# [REQUIREMENT 1]
Can you extract the passage of the meeting notes from "Shimshak said conservation, renewables, and" up to and including "and local goals.", copying it word for word?

# [DOCUMENT]
——————————
Davis observed that low-income customers could be among those from whom additional costs are recovered. I'd be more comfortable if we could recognize that, he said. Canon asked if it is presumed the legislature has said low-income services are a utility responsibility? The strawman says low-income assistance is a general government purpose, Eisdorfer responded.
What you're seeing is that some of us are profoundly skeptical this generates benefits that could not have been gotten with wholesale competition alone, Golden said. If this is about shifting costs, there needs to be genuine safeguards; if this is about shifting costs, we don't want it, he added.
Shimshak said conservation, renewables, and low-income services are at risk in the market environment, and new mechanisms are needed to fund them. She proposed a meters charge of 4 percent levied on all customers, which would collect $284 million annually. Of that, $100 million would be administered by a regional entity. Shimshak offered the following allocation of funds: $30 million for conservation market transformation; $64 million for renewables market transformation; $5 million for demonstration of distributed application renewables; and $1 million for renewables research. The proposal includes a regional non-profit corporation to establish standards and accountability procedures, and to track progress toward regional and local goals.
Golden elaborated on conservation aspects of the proposal, explaining that the original strawman's $30 million for low-income weatherization would be administered locally under this proposal. The proposed $154 million for local conservation efforts was derived from the Council's estimate of cost-effective conservation available in the region. Some would be captured by consumer action and market transformation, he explained, but 64 aMW would need to be acquired annually at the local level. The cost would be $2.4 million per MW, a figure that he acknowledged "is controversial." The proposal "embraces local control," Golden said.
Eisdorfer said calling low-income assistance a general government responsibility, as the strawman does, is "exporting the issue from this table." That means it won't happen, he stated. Retail wheeling will benefit large commercial and industrial customers, and low-income residential customers will be harmed. Studies show that a small percent of the residential class has the right profile to do okay with retail wheeling, Eisdorfer acknowledged. The proposal offers several possible mechanisms to fund low-income assistance. He urged the committee to keep low-income services connected to retail wheeling legislation to keep it on the table.
Etchart raised the issue of renewables contracts that might be broken, and Collins asked Curtis of BPA to clarify the issue in a memo. Saven asked for a concise definition of renewables and renewables market transformation. Shimshak said the definition was non-hydro resources, and transformation referred to such things as market access for green power.
Nelson asked if any thought was given to taxes people already pay and how they are used for assistance programs. Gannon noted that the IOUs pay $1.1 billion annually in federal, state, and local taxes. And those are paid indirectly by customers, Alexanderson added. Zarker observed that legislatures could redirect the use of existing tax revenues. Saven recommended the committee discuss what to do if the tax mechanisms were not forthcoming.
Saven said he had worked with a group of interested people to add several points on federal power marketing to the strawman. Folks are working hard "to price options," he said, but before we zero in on the numbers, we'd ask, do we have the concepts right? Saven highlighted some differences between the new proposal, which he called FPM2, and the original strawman.
——————————
# [REQUIREMENT 2]
Could you convert the rows, from their first line up to and including the line with "Answer: the asphalt", into a numbered list, skipping blank lines and leaving out the pictures?

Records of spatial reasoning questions
——————————
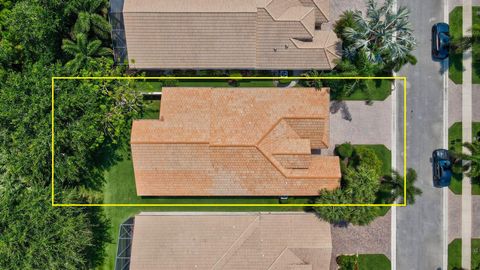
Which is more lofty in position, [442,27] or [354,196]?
[442,27]

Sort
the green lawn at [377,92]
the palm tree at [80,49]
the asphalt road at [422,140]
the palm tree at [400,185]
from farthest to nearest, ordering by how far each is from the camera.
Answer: the asphalt road at [422,140] < the green lawn at [377,92] < the palm tree at [400,185] < the palm tree at [80,49]

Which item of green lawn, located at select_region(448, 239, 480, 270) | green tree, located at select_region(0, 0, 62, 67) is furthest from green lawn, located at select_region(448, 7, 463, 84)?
green tree, located at select_region(0, 0, 62, 67)

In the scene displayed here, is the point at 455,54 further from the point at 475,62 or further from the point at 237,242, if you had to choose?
the point at 237,242

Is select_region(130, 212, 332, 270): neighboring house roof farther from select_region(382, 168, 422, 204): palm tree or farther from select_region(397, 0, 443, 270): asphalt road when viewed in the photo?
select_region(397, 0, 443, 270): asphalt road

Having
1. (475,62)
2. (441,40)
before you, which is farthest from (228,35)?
(475,62)

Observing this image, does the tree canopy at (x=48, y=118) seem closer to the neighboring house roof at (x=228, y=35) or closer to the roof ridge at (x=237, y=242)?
the neighboring house roof at (x=228, y=35)

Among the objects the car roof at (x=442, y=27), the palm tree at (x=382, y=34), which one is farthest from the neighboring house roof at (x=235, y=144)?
the car roof at (x=442, y=27)

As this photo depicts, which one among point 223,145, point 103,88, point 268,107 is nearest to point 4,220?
point 103,88
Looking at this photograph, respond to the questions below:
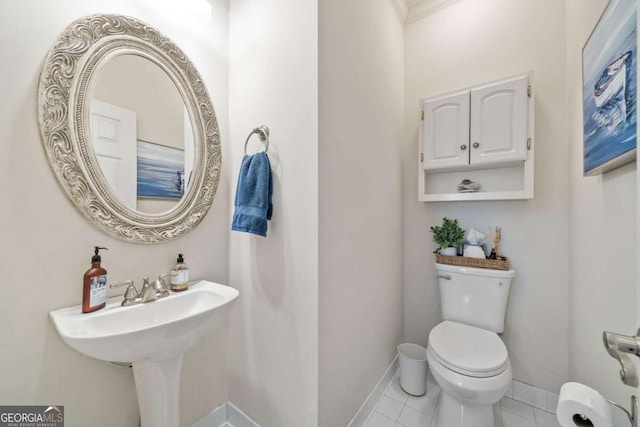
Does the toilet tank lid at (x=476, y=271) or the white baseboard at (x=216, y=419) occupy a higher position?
the toilet tank lid at (x=476, y=271)

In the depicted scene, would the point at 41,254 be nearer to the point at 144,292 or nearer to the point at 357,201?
the point at 144,292

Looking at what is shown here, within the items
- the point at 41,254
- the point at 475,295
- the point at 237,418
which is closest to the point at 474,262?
the point at 475,295

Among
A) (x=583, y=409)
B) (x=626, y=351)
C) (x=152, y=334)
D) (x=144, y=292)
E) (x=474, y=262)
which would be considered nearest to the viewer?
(x=626, y=351)

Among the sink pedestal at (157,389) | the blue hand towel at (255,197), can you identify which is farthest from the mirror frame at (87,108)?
the sink pedestal at (157,389)

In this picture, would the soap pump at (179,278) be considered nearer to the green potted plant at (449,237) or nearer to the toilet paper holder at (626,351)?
the toilet paper holder at (626,351)

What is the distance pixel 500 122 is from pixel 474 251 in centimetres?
80

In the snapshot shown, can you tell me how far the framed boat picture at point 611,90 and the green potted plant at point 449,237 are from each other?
0.69 m

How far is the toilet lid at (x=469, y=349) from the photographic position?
42.3 inches

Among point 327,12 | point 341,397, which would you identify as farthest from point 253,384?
point 327,12

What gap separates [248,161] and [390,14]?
151 cm

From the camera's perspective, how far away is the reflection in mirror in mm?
965

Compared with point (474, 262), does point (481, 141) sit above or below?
above

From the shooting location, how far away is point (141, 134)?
107cm

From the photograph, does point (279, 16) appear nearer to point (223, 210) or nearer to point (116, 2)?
point (116, 2)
——————————
# [FINAL ANSWER 1]
Shimshak said conservation, renewables, and low-income services are at risk in the market environment, and new mechanisms are needed to fund them. She proposed a meters charge of 4 percent levied on all customers, which would collect $284 million annually. Of that, $100 million would be administered by a regional entity. Shimshak offered the following allocation of funds: $30 million for conservation market transformation; $64 million for renewables market transformation; $5 million for demonstration of distributed application renewables; and $1 million for renewables research. The proposal includes a regional non-profit corporation to establish standards and accountability procedures, and to track progress toward regional and local goals.

# [FINAL ANSWER 2]
1. Which is more lofty in position, [442,27] or [354,196]?
2. [442,27]
3. Sort
4. the green lawn at [377,92]
5. the palm tree at [80,49]
6. the asphalt road at [422,140]
7. the palm tree at [400,185]
8. from farthest to nearest, ordering by how far each is from the camera.
9. Answer: the asphalt road at [422,140] < the green lawn at [377,92] < the palm tree at [400,185] < the palm tree at [80,49]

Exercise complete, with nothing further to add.